One million signatures to UN Secretary-General to seek a solution to the Kurdish issue in Syria

QAMISHLO, Syrian Kurdistan (K24) – On Friday, the Kurdish National Council in Syria (ENKS) launched a campaign to collect one million signatures and submit it to the United Nations Secretary-General to seek a solution to the Kurdish issue.

Signatories call Ban-Ki Moon to include the Kurdish issue in the upcoming Geneva III Conference on Syria. The event is to be held next week.

Speaking to K24 on Wednesday, Ibrahim Biro, head of ENKS, said "The petition emphasises the role that Kurds have played in Syria and asks that people be included in the decision-makings about their future."

"We want to tell the United Nations and the international community that the [Kurdish] people [in Syria] are the decision makers in such significant matters, and that politicians should not be the only ones who have a say in the destiny of our people," Biro said.

He pointed out that it is impossible to solve the Syrian crisis without resolving the problems of the Kurds and other minorities in Syria.

"Over fifty years, Syrian Kurds who make up about fifteen percent of the Syrian population have suffered systematic chauvinist policies applied by the regimes that came to power and targeted the national existence of the Kurds in Syria," reads the petition that ENKS published on Wednesday.

"The oppressive regimes [of Syria] exercised unjust policies against the Kurds, including displacement and expropriation. In 1962, after Syria was declared an Arab Republic, the Syrian regime at that time stripped about 300,000 Kurds of their citizenship, declared them aliens, and gave the Kurdish lands to Arabs, which made it impossible for them [victims] to get an education, jobs, or any public benefits," the statement continued, noting that when the uprising against Bashar al-Assad began as part of the Arab Spring in 2011, Syrian Kurds participated.

The Kurdish National Council in Syria (ENKS, also known as KNC) was founded in Erbil on October 26, 2011, with the support of the president of the Kurdistan Regional Government, Masoud Barzani. The Syrian National Council (SNC) was established earlier in August 2011. The key difference between ENKS and SNC is that ENKS presses for Kurdish autonomy whereas the SNC has rejected anything more than administrative decentralization. 

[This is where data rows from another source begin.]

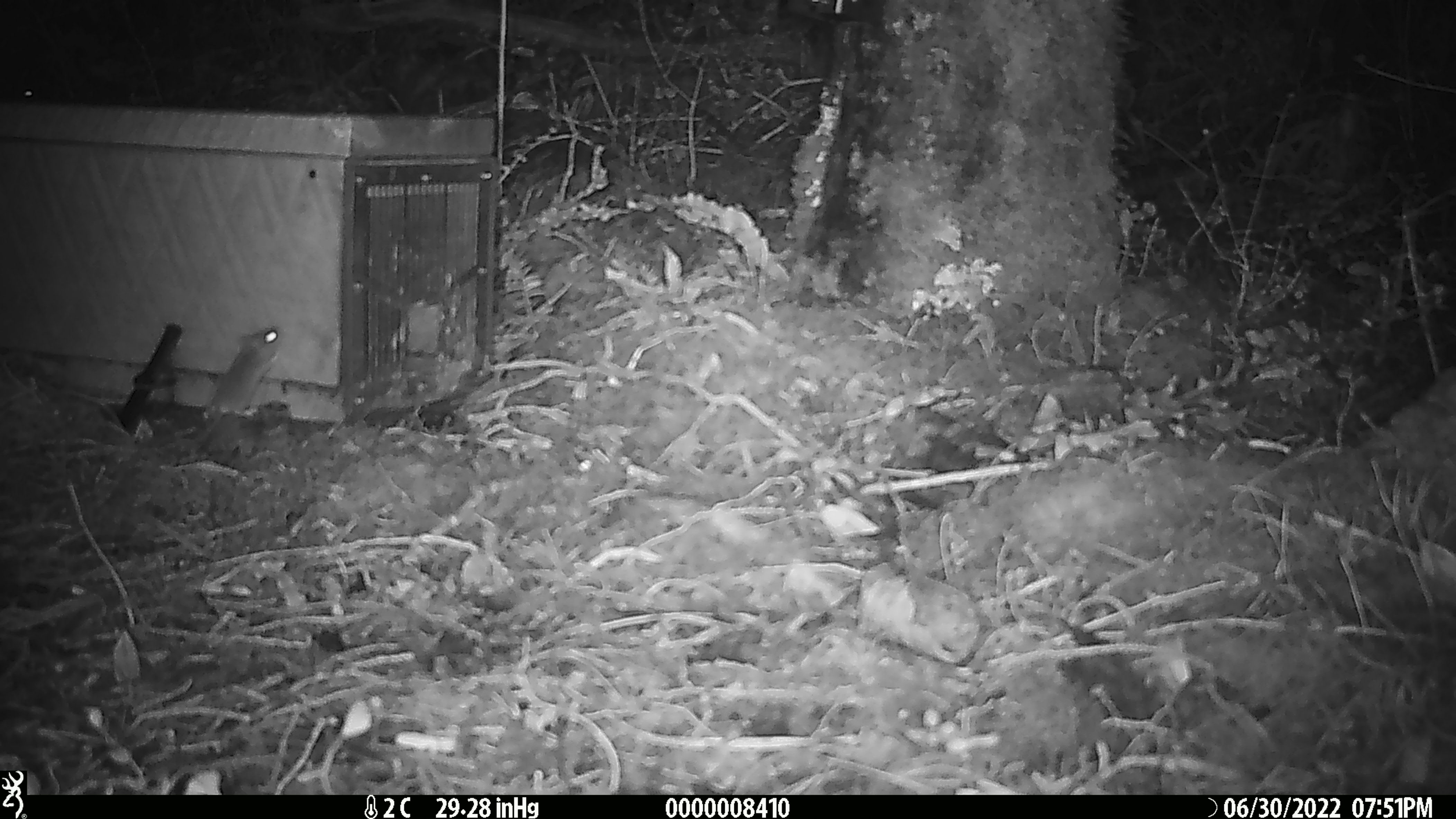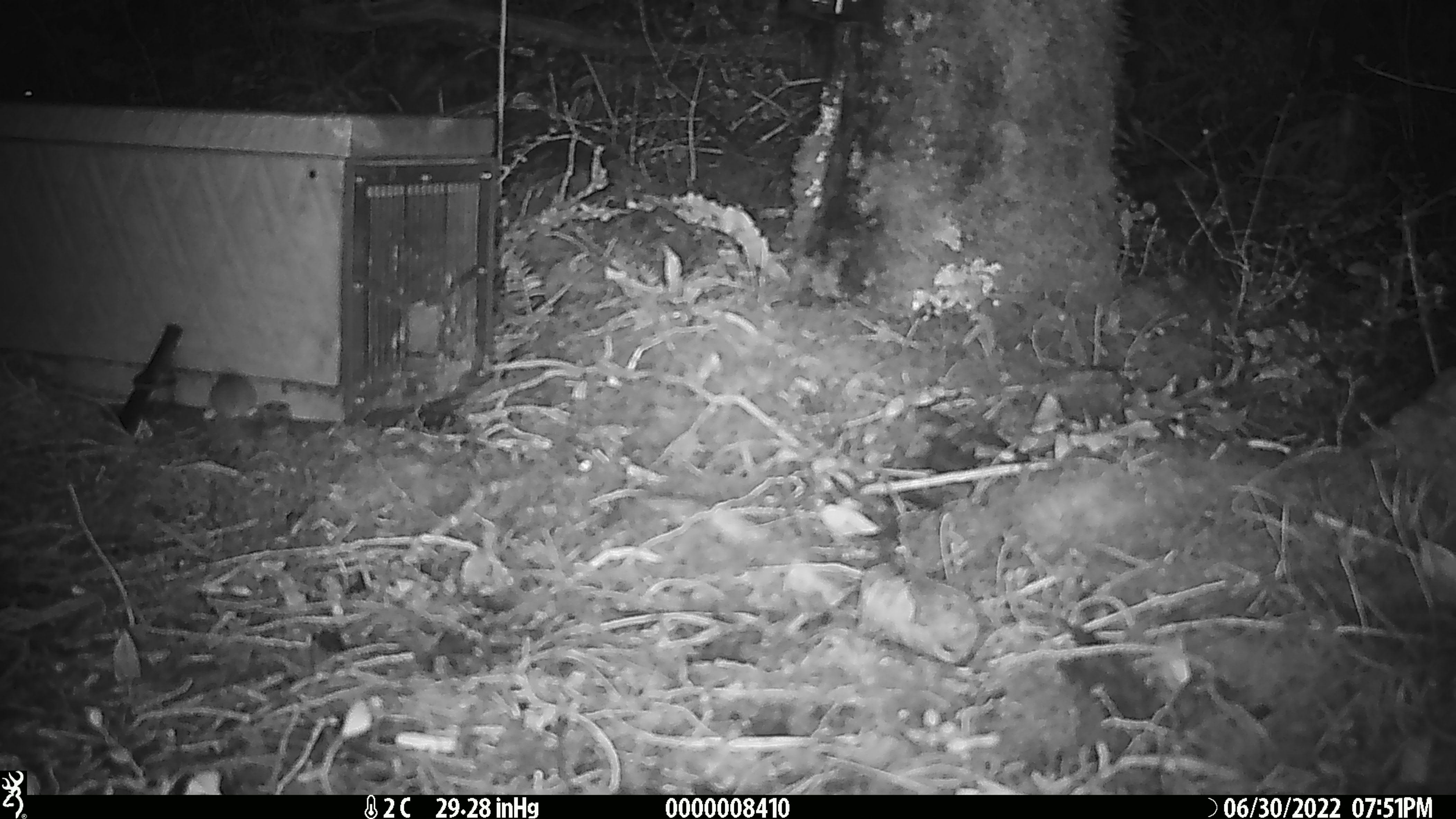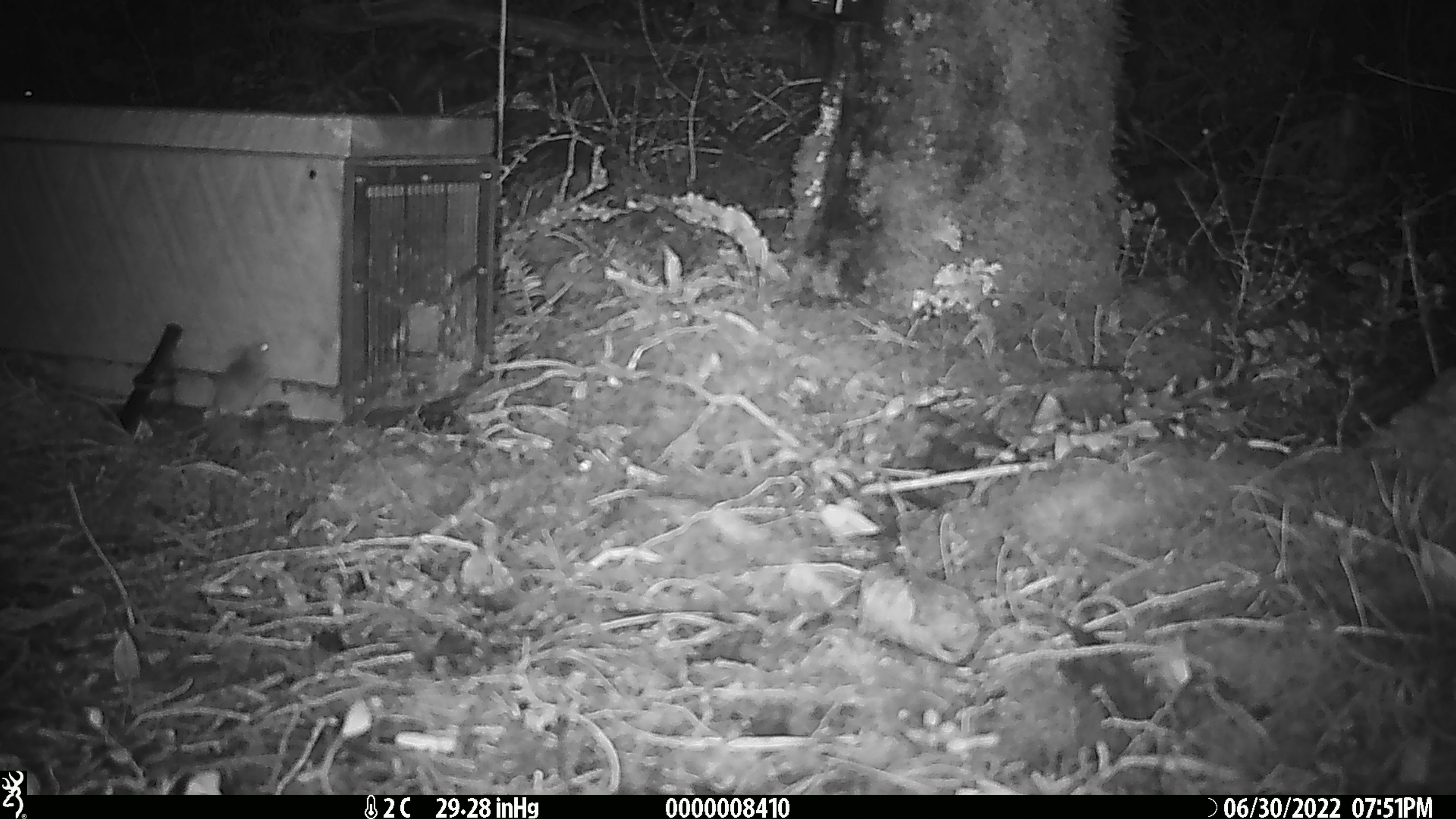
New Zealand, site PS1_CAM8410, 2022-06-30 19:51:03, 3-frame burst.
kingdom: Animalia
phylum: Chordata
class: Mammalia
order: Rodentia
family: Muridae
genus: Mus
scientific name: Mus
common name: mouse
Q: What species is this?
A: Mouse (Mus).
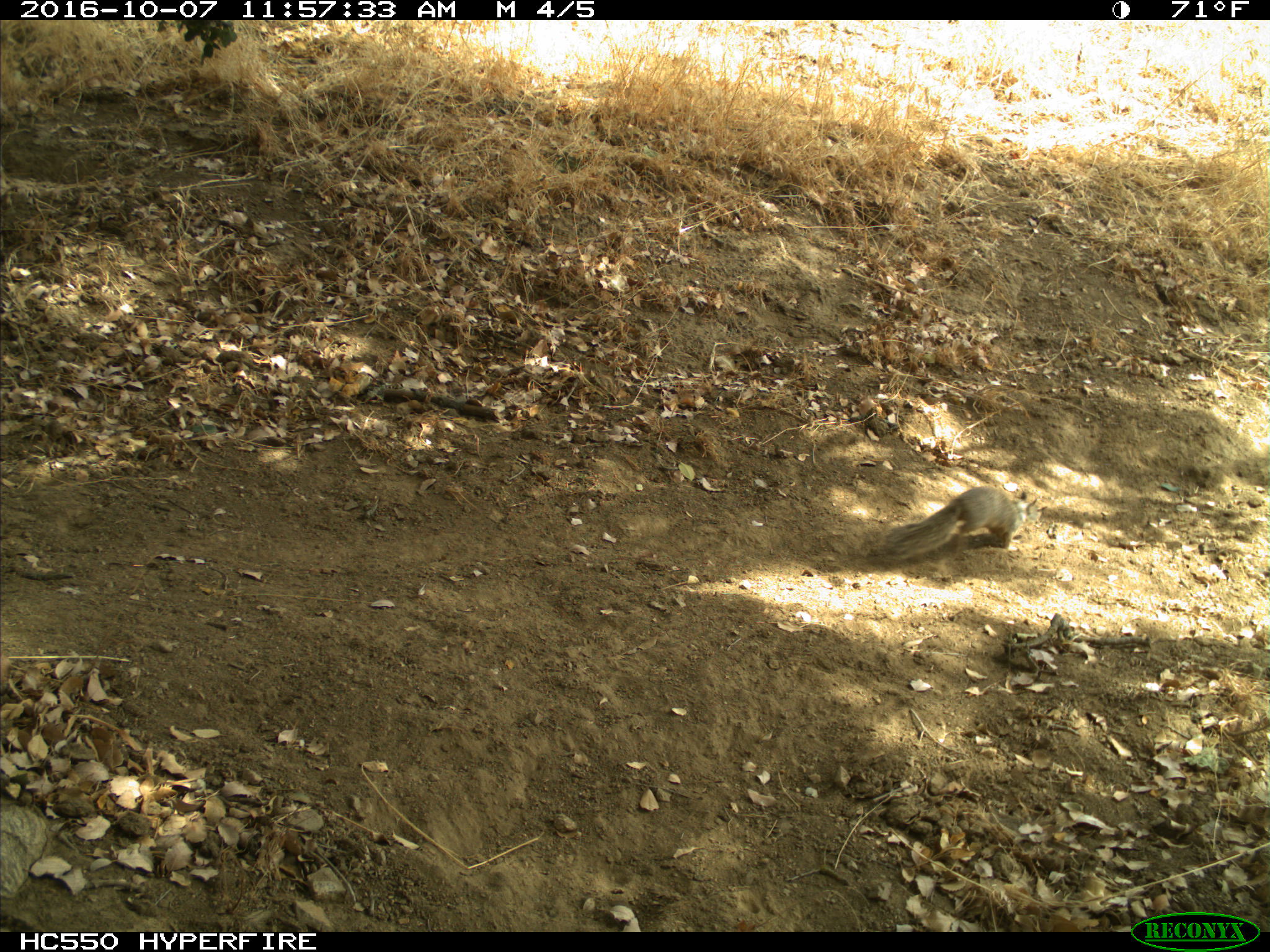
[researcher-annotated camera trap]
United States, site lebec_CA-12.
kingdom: Animalia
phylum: Chordata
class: Mammalia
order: Rodentia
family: Sciuridae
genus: Otospermophilus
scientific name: Otospermophilus beecheyi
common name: california ground squirrel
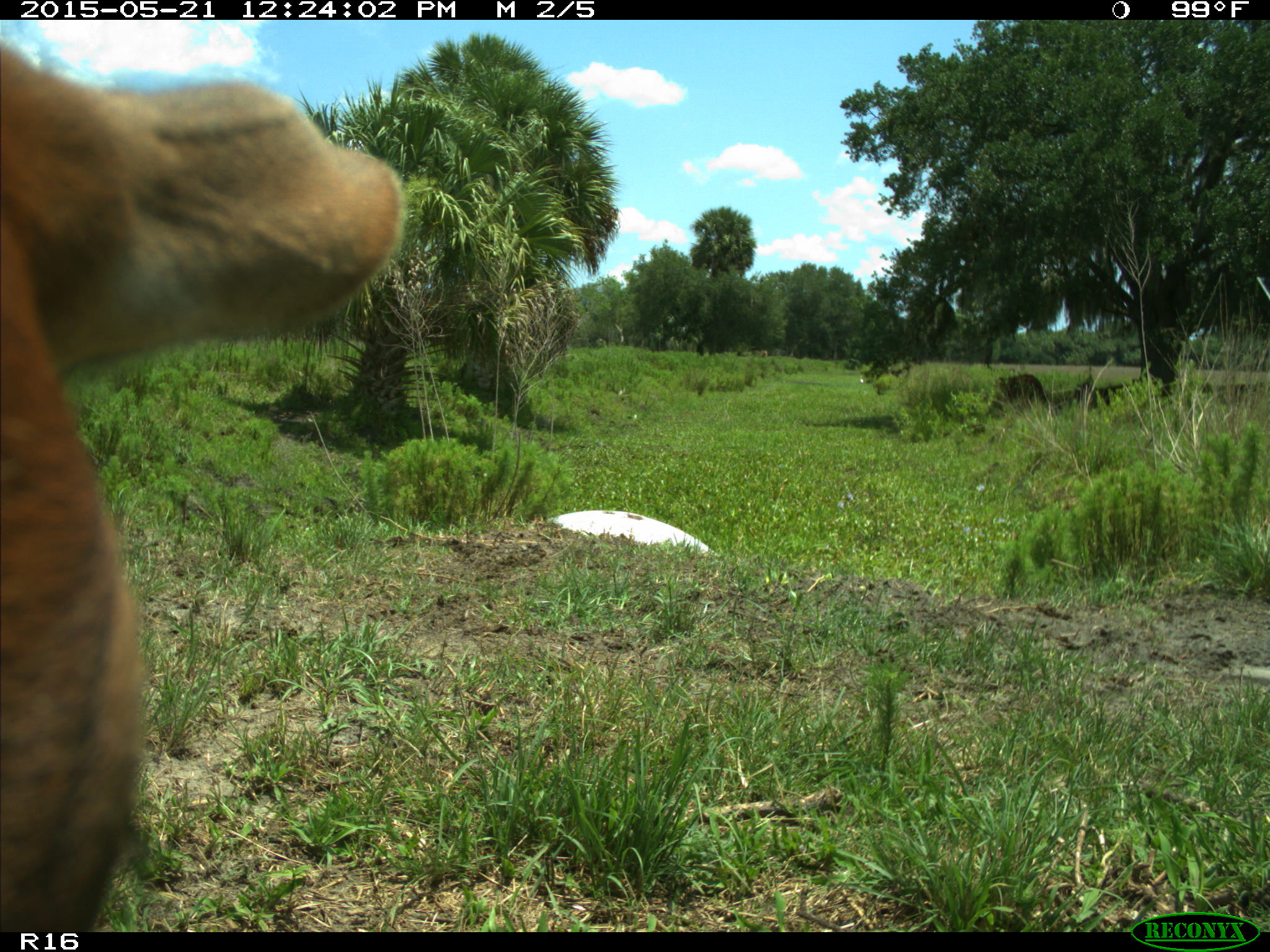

In 2012, the then UN peace envoy to Syria, Kofi Anan, initiated an "action group" conference (now referred to as Geneva I Conference on Syria), and the conference took place on June 30 in Geneva.

In 2014, the Geneva II Conference on Syria took place on January 22 in Montreux and on 23-31 January in Geneva. The UN peace envoy to Syria, Lakhdar Brahimi, pursued the conference in cooperation with the United States and Russia.